|Photo credit: theurchiness on Flickr|
Unfortunately I'm going to have to rain on that parade a little bit—at least, for the time being.
It's no secret that many NaNoWriMo winners feel tempted to immediately publish (or try to publish) their freshly written novels—hell, with five free CreateSpace copies of their NaNo novels given to all winners, the temptation to hit "upload" or begin querying instantly is indisputably there. But it's a temptation that you absolutely must resist.
You see, there's this tricky little tidbit of information about writing that many writers, especially new writers, sometimes overlook: your first draft is never meant to be your final draft. Never. Never never never. Did you get that? Your first draft is NOT equal to your final draft.
Usually this is the time when I say there are very rare exceptions, but I'm going to go out on a limb and say that there are no exceptions for this rule—even the most beautifully written first drafts (i.e.: first drafts written in a span of much more than thirty days) need some form of editing. Sorry, guys.

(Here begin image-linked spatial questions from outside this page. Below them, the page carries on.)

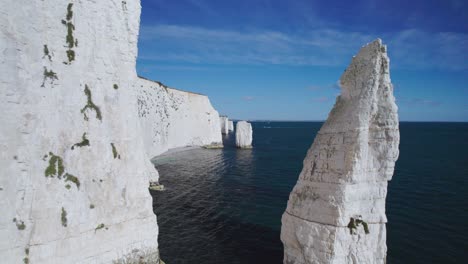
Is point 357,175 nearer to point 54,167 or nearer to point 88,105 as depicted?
point 88,105

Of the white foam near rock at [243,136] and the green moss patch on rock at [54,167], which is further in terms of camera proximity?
the white foam near rock at [243,136]

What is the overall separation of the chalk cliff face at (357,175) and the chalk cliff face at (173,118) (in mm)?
36507

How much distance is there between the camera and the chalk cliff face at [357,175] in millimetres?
11531

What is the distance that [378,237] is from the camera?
12.0m

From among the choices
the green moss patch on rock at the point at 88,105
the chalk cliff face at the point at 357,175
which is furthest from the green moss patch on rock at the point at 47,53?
the chalk cliff face at the point at 357,175

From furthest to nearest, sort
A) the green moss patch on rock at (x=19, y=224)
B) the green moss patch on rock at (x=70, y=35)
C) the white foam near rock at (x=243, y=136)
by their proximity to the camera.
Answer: the white foam near rock at (x=243, y=136), the green moss patch on rock at (x=70, y=35), the green moss patch on rock at (x=19, y=224)

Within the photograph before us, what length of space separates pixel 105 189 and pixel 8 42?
584 centimetres

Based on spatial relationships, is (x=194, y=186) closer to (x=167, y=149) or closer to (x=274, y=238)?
(x=274, y=238)

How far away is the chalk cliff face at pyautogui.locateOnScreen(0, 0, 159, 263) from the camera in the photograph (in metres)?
9.30

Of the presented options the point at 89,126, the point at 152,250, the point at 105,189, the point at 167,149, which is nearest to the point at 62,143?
the point at 89,126

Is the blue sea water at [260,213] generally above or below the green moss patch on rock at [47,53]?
below

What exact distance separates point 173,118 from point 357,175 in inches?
2018

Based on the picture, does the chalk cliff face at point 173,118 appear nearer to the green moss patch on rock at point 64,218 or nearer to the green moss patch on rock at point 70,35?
the green moss patch on rock at point 70,35

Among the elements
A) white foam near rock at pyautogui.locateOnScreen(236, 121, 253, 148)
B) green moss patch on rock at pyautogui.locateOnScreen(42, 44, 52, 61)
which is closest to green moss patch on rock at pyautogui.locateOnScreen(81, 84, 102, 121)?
green moss patch on rock at pyautogui.locateOnScreen(42, 44, 52, 61)
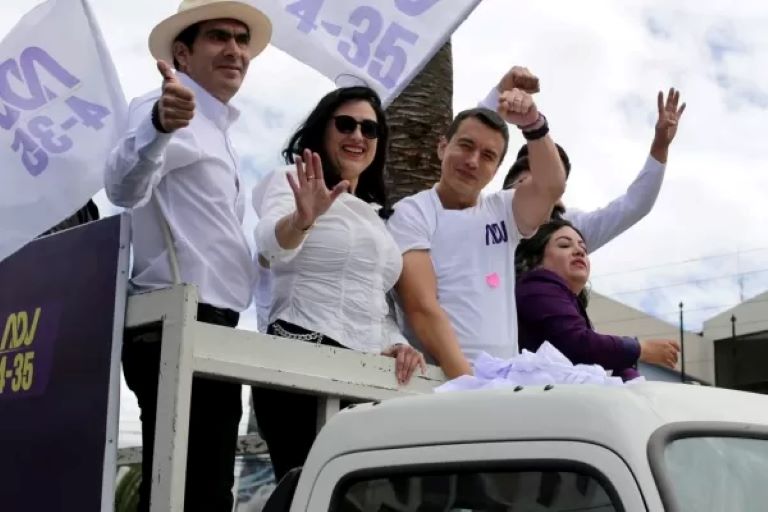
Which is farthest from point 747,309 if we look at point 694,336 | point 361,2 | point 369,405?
point 369,405

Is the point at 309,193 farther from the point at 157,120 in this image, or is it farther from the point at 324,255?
the point at 157,120

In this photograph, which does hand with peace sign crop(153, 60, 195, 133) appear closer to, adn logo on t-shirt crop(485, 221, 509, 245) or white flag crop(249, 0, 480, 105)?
adn logo on t-shirt crop(485, 221, 509, 245)

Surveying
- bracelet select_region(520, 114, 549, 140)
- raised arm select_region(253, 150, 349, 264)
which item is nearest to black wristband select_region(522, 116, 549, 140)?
bracelet select_region(520, 114, 549, 140)

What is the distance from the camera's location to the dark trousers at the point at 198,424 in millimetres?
2746

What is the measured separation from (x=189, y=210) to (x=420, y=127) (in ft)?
9.25

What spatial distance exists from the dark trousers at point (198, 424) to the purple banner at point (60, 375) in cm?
8

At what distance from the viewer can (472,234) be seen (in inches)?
146

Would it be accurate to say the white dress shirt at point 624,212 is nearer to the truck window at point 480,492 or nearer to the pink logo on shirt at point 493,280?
the pink logo on shirt at point 493,280

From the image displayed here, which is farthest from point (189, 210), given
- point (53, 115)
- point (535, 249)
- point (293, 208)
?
point (535, 249)

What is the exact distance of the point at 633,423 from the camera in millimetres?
2072

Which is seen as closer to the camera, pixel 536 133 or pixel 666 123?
pixel 536 133

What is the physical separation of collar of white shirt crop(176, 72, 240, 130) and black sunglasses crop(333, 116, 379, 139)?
1.00 ft

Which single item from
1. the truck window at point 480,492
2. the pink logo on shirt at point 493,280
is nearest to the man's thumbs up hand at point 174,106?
the truck window at point 480,492

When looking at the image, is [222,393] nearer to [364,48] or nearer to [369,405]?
[369,405]
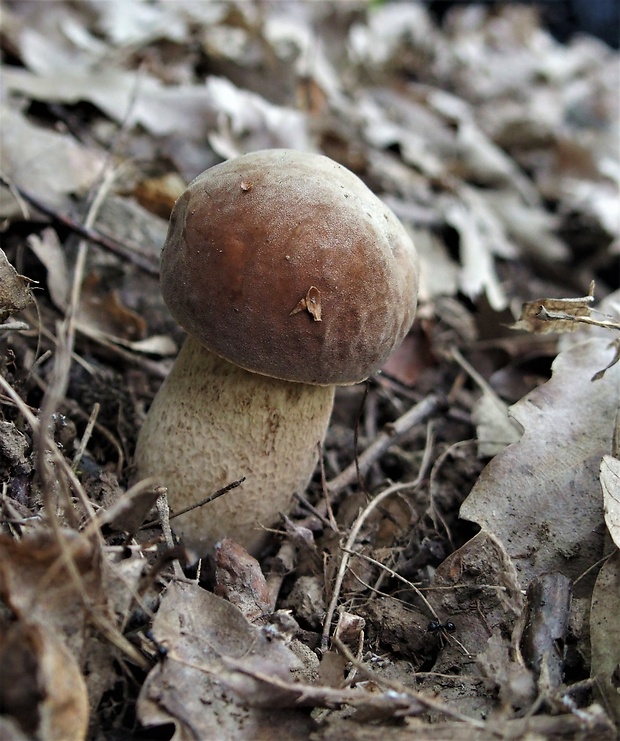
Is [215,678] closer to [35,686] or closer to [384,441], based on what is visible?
[35,686]

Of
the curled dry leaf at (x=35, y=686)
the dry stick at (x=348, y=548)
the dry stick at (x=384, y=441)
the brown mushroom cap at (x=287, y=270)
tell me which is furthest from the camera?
the dry stick at (x=384, y=441)

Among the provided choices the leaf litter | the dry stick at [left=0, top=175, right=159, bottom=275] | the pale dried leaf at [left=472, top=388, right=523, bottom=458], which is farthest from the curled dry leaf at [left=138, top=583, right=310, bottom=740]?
the dry stick at [left=0, top=175, right=159, bottom=275]

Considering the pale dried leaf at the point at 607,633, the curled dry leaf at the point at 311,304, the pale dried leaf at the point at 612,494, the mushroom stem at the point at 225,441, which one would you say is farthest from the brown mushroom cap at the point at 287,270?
the pale dried leaf at the point at 607,633

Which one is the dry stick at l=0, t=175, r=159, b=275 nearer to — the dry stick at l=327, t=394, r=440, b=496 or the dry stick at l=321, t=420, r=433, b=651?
the dry stick at l=327, t=394, r=440, b=496

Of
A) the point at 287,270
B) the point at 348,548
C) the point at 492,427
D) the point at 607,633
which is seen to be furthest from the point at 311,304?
the point at 492,427

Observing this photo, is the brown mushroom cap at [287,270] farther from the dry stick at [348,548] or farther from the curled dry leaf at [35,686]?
the curled dry leaf at [35,686]

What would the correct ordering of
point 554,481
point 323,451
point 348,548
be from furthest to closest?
→ 1. point 323,451
2. point 554,481
3. point 348,548
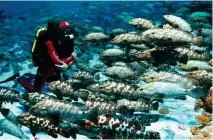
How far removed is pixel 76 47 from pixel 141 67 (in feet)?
8.92

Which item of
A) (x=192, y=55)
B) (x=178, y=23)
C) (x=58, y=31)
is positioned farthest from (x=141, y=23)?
(x=58, y=31)

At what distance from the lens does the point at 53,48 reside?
598 cm

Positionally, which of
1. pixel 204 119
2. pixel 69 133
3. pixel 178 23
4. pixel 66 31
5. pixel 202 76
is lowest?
pixel 204 119

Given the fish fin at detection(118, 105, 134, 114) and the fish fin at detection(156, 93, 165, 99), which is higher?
the fish fin at detection(156, 93, 165, 99)

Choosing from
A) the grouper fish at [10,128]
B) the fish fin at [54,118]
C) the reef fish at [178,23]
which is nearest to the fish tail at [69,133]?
the fish fin at [54,118]

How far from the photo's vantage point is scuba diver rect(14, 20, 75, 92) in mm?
5973

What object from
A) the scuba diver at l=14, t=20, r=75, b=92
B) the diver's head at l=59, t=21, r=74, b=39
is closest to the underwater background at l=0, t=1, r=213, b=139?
the scuba diver at l=14, t=20, r=75, b=92

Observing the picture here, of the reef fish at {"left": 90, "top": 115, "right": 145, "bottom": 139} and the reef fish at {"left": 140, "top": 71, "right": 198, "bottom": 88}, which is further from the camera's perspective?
the reef fish at {"left": 140, "top": 71, "right": 198, "bottom": 88}

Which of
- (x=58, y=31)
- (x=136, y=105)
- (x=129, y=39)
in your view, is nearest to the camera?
(x=136, y=105)

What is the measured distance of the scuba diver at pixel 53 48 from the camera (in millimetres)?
5973

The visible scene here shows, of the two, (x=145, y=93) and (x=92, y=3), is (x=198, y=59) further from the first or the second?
(x=92, y=3)

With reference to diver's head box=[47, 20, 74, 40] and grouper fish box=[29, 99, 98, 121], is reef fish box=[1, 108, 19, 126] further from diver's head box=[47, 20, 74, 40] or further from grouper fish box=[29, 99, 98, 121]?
diver's head box=[47, 20, 74, 40]

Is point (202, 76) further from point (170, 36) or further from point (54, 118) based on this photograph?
point (54, 118)

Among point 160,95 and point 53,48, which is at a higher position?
point 53,48
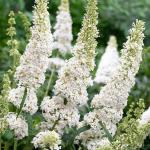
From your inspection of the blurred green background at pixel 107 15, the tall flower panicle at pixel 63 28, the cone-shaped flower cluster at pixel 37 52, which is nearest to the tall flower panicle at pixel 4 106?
the cone-shaped flower cluster at pixel 37 52

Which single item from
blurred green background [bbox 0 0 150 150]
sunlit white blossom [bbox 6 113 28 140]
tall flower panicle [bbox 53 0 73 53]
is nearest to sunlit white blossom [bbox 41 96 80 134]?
sunlit white blossom [bbox 6 113 28 140]

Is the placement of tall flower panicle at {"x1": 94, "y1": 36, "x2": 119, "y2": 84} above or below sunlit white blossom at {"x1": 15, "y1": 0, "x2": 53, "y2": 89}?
above

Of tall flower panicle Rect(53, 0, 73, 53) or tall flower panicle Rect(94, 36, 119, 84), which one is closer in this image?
tall flower panicle Rect(53, 0, 73, 53)

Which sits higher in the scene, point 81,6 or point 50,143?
point 81,6

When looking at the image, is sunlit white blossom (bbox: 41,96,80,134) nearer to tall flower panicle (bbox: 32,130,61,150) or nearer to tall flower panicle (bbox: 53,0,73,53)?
tall flower panicle (bbox: 32,130,61,150)

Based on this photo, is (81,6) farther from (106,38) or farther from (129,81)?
(129,81)

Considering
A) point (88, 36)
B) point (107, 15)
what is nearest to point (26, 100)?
point (88, 36)

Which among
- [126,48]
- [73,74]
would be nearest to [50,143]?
[73,74]
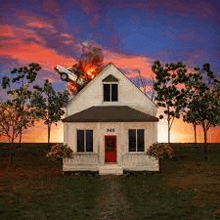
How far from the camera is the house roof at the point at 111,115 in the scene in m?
32.5

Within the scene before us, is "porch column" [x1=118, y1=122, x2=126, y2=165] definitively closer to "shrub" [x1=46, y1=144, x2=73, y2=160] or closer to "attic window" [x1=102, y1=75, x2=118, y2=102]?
"attic window" [x1=102, y1=75, x2=118, y2=102]

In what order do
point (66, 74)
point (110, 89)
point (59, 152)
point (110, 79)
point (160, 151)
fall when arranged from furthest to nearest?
point (66, 74) < point (110, 89) < point (110, 79) < point (59, 152) < point (160, 151)

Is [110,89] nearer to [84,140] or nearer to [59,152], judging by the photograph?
[84,140]

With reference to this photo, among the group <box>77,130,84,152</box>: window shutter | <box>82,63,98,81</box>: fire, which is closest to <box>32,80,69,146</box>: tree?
<box>82,63,98,81</box>: fire

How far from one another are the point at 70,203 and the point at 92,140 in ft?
44.3

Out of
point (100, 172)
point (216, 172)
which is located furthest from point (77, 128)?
point (216, 172)

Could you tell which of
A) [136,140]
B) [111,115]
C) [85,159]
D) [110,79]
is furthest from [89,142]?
[110,79]

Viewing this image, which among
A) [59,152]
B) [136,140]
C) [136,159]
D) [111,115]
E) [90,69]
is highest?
[90,69]

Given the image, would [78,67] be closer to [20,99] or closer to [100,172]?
[20,99]

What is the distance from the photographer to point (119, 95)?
34250 millimetres

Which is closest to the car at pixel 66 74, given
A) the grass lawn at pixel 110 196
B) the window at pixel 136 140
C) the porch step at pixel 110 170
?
the window at pixel 136 140

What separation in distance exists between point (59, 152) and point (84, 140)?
2.31m

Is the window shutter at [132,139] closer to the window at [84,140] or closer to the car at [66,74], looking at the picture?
the window at [84,140]

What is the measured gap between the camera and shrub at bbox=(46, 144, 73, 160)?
32031 mm
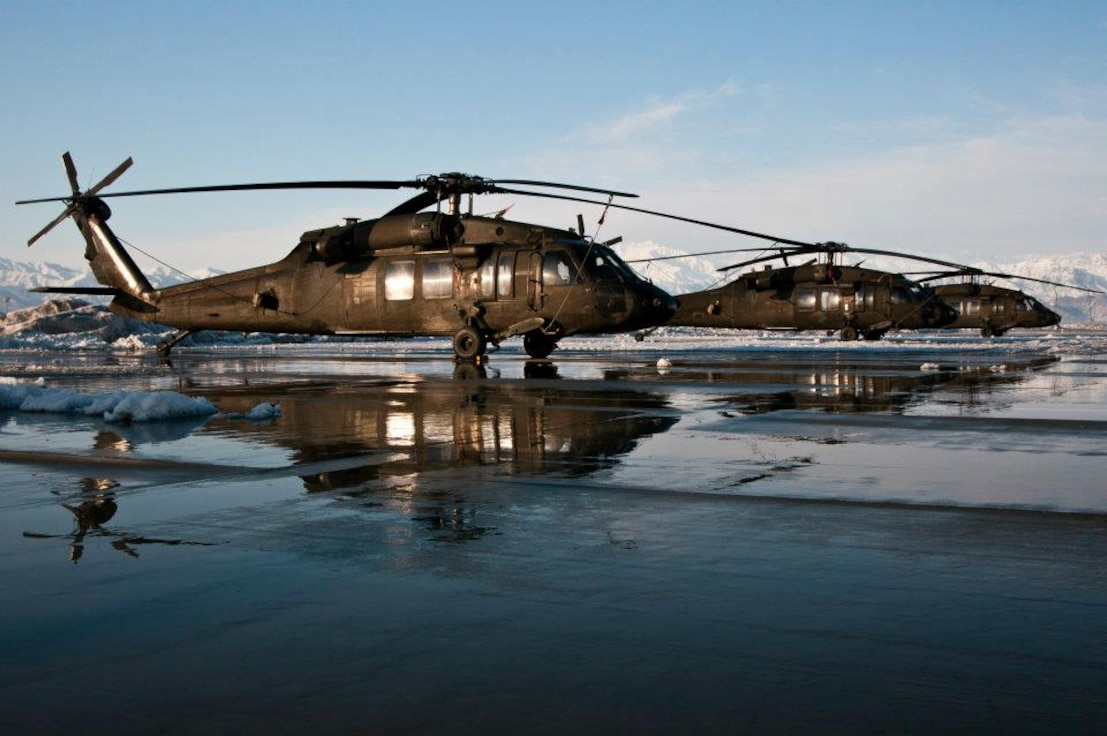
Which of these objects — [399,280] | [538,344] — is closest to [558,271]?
[538,344]

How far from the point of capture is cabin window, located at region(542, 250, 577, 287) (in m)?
23.8

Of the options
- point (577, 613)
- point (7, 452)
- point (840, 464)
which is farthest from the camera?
point (7, 452)

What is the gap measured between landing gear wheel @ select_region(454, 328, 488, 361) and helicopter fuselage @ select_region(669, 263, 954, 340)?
18.9 m

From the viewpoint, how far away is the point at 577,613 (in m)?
4.11

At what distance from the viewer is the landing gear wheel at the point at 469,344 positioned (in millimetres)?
23906

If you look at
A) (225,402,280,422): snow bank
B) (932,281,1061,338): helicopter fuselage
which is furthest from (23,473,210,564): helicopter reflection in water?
(932,281,1061,338): helicopter fuselage

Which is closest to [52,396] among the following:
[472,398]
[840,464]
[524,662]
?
[472,398]

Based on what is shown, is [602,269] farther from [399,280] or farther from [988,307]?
[988,307]

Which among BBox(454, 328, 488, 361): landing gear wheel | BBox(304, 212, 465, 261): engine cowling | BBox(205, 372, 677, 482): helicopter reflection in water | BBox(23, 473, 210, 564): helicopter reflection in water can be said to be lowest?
BBox(23, 473, 210, 564): helicopter reflection in water

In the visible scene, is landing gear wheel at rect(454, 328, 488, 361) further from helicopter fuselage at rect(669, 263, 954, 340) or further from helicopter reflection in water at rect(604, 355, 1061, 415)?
helicopter fuselage at rect(669, 263, 954, 340)

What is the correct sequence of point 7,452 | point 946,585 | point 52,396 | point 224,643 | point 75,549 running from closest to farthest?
point 224,643
point 946,585
point 75,549
point 7,452
point 52,396

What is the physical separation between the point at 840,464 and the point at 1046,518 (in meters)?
2.35

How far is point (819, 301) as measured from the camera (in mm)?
41250

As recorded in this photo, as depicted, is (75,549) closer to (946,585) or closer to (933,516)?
(946,585)
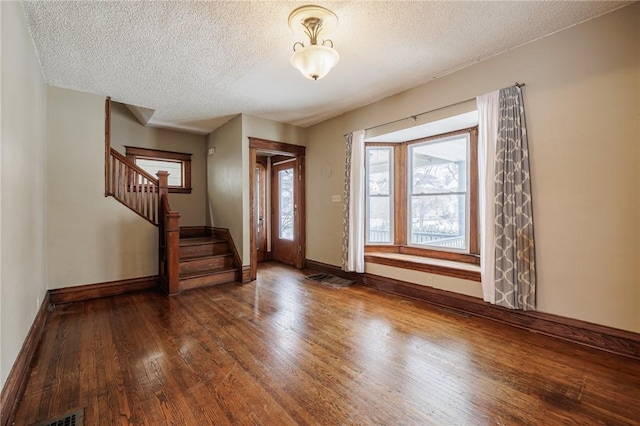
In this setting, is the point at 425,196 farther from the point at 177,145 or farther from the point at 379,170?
the point at 177,145

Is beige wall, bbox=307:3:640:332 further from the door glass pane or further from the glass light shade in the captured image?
the door glass pane

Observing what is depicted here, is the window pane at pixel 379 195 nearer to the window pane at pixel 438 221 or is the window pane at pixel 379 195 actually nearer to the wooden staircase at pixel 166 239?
the window pane at pixel 438 221

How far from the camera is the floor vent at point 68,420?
5.40ft

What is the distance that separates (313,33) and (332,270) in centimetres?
372

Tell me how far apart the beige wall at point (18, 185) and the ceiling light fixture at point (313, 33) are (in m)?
1.89

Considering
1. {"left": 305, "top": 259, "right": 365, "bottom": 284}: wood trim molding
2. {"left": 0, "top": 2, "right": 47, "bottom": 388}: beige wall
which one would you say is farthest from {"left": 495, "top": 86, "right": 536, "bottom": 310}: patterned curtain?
{"left": 0, "top": 2, "right": 47, "bottom": 388}: beige wall

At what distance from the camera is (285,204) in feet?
21.1

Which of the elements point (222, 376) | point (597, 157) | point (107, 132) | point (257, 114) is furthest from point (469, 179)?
point (107, 132)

I've said it before and I'll probably say it again in the future, but I'm glad that self-publishing wasn't a thing when I wrote my first novel. More than glad—relieved—because as the impressionable, young, dreamy-eyed new writer that I was, I'm not sure how well I would have resisted the temptation had it been a legitimate form of publishing at the time like it is now. Because as a new writer, I hadn't yet learned just how terrible first drafts tend to be, and I hadn't yet accepted that when writers talk about massive revisions, they often mean necessary massive revisions, and no, you are not an exception to the rule.
That being said, I'm not saying that your NaNoWriMo novel is terrible, or that it's never going to get published, or anything like that. Many NaNoWriMo novels have in fact been published and there's certainly nothing stopping you from joining the ranks. But these novels all have something in common—their respective authors spent a considerable amount of time and effort editing them. They didn't send out query letters to agents on December 1st, or upload them to Amazon moments after writing "The End."
If you're a NaNoWriMo winner or a writer who just recently completed a novel—congratulations! You just achieved something great and you should be proud of yourself. I hope you've celebrated appropriately and given yourself a nice, good pat on the back.
I also hope you've put your novel away and distracted yourself with something else.
Post novel-completion time is not the time to publish your work, nor is the time to immediately start editing. Now is the time to rest, develop some distance from your work so that you can actually effectively edit and be proud of your accomplishment. Now is the time to read some really great novels, and watch movies, and brainstorm your next work or write something new. But any thoughts you have of publishing your new novel? Yeah, put those away for many more months. You have plenty of work to do first, after you've developed the proper distance from your writing.
Then, when you're ready, you can dive into some edits and second and third and fourth drafts. Take your time and make your work as good as you possibly can—the publishing world will still be there when you're finally ready to give it a try.